"A sua vida
parece-lhe a de uma outra pessoa. Talvez seja isso. Não poder
reconhecer-se por completo no que faz, diz, deseja. Uma crescente
discrepância. Uma diminuta, mas perceptível, perda de nitidez nos
contornos. Como se a sua verdadeira vida se tivesse despegado da vida
que leva e, com o tempo, a distância entre elas fosse aumentando e a
reconciliação se tornasse cada vez mais improvável. Uma pessoa não é
quem quer ser, não faz o que gostava mais do que tudo fazer, não dita a
vida que a leva consigo. Talvez seja isso. O que acontece desde sempre
quase sempre a qualquer um. Salvo nos momentos de paixão em que vivemos a
tremenda certeza de estarmos a ser quem somos. Não é preciso que seja
uma pessoa. A sua última paixão chama-se Cate Blanchet. Uma actriz de
cinema australiana. Uma actriz não é bem uma pessoa. Não é forçada a ser
sempre uma mesma pessoa. Muda de pessoa. Tudo lhe pode acontecer. Muito
diferente da habitual ansiedade de não saber se algo vai ou não
acontecer. A paixão é um engano em que nos queremos enganar mais do que
tudo.
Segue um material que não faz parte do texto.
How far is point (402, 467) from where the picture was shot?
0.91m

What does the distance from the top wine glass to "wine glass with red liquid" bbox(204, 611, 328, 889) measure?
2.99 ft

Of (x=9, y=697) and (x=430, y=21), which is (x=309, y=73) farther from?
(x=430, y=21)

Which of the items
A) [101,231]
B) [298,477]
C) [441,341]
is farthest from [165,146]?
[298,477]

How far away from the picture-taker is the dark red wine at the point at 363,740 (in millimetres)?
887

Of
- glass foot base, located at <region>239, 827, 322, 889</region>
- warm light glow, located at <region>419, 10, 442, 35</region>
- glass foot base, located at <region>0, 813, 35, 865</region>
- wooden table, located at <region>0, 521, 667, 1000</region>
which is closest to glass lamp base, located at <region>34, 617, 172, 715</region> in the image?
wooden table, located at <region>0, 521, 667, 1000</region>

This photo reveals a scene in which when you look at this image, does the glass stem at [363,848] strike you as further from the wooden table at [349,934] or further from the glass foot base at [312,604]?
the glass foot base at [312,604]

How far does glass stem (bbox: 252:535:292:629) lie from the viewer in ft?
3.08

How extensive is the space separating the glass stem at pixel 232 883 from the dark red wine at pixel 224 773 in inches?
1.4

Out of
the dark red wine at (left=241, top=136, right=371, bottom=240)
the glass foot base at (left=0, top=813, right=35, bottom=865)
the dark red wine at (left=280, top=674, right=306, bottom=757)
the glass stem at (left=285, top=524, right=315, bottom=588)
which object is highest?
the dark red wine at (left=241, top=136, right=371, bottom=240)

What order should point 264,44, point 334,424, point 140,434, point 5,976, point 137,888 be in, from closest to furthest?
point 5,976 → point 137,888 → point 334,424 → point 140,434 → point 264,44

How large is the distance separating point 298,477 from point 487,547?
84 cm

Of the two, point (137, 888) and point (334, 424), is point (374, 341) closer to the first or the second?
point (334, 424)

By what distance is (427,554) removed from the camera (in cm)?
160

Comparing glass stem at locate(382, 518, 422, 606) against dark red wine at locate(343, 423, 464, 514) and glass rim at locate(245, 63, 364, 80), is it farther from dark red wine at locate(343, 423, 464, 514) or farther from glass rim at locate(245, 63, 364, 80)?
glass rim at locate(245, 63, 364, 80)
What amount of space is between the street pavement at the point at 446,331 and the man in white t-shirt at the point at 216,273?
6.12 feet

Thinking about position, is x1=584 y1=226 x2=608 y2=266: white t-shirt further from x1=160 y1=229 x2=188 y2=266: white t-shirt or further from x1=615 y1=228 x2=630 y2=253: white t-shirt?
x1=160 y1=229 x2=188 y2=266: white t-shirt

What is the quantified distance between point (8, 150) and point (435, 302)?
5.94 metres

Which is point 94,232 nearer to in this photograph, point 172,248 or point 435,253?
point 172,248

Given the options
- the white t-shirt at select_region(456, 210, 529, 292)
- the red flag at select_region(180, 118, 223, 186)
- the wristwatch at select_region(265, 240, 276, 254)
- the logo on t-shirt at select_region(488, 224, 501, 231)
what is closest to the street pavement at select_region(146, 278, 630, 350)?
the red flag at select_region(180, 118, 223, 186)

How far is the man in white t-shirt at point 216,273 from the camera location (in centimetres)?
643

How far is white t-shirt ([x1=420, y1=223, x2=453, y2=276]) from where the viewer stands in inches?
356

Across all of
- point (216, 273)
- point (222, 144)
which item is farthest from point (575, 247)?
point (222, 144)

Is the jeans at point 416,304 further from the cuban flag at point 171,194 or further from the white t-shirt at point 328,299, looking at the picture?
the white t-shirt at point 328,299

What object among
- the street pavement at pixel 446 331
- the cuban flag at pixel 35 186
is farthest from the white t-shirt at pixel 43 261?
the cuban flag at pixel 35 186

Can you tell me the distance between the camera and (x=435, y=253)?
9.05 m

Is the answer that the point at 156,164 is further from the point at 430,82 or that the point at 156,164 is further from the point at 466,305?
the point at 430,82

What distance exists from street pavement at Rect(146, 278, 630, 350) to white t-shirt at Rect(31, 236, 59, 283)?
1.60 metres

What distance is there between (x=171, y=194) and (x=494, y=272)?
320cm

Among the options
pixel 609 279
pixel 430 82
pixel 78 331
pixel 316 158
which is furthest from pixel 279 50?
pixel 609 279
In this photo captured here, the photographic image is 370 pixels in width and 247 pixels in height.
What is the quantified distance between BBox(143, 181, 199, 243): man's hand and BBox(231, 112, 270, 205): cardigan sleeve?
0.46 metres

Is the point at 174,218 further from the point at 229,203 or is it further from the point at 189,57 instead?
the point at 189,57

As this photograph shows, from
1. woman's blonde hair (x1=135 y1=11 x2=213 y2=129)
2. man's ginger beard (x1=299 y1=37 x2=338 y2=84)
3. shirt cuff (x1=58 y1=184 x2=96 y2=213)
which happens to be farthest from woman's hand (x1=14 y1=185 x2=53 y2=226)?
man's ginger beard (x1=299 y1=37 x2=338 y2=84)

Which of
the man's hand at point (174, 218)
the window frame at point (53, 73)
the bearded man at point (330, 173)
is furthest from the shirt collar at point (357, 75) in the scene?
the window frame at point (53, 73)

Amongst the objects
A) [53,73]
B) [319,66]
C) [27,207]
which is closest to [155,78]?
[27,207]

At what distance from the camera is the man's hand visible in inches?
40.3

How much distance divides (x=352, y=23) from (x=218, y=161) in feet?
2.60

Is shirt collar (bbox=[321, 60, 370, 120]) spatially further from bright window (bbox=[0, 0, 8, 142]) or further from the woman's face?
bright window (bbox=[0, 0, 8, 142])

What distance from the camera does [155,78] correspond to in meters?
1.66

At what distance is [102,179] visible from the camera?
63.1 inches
Uma partida pregada pela vida que depois nos reconduz ao lugar
quotidiano ao qual pertencemos e nos vai construindo e desfazendo. Dia a
dia, todos os dias. O castigo de ter querido ser mais do que se é. Do
que se pode. Ela pensa várias vezes em coisas deste tipo. Coisas que
apelida do tipo inútil. Que não parecem ajudar. Sem aprofundar muito.
Com receio de pensar demais nisso e ficar retida algures numa dúvida
cheia de perigos. Põe-se a brincar com o cão. Vai lavar a loiça. Sai
para a rua onde se cruzam caras e corpos sempre diferentes, embora nunca
demasiado diferentes, nascidos de uma fonte inesgotável."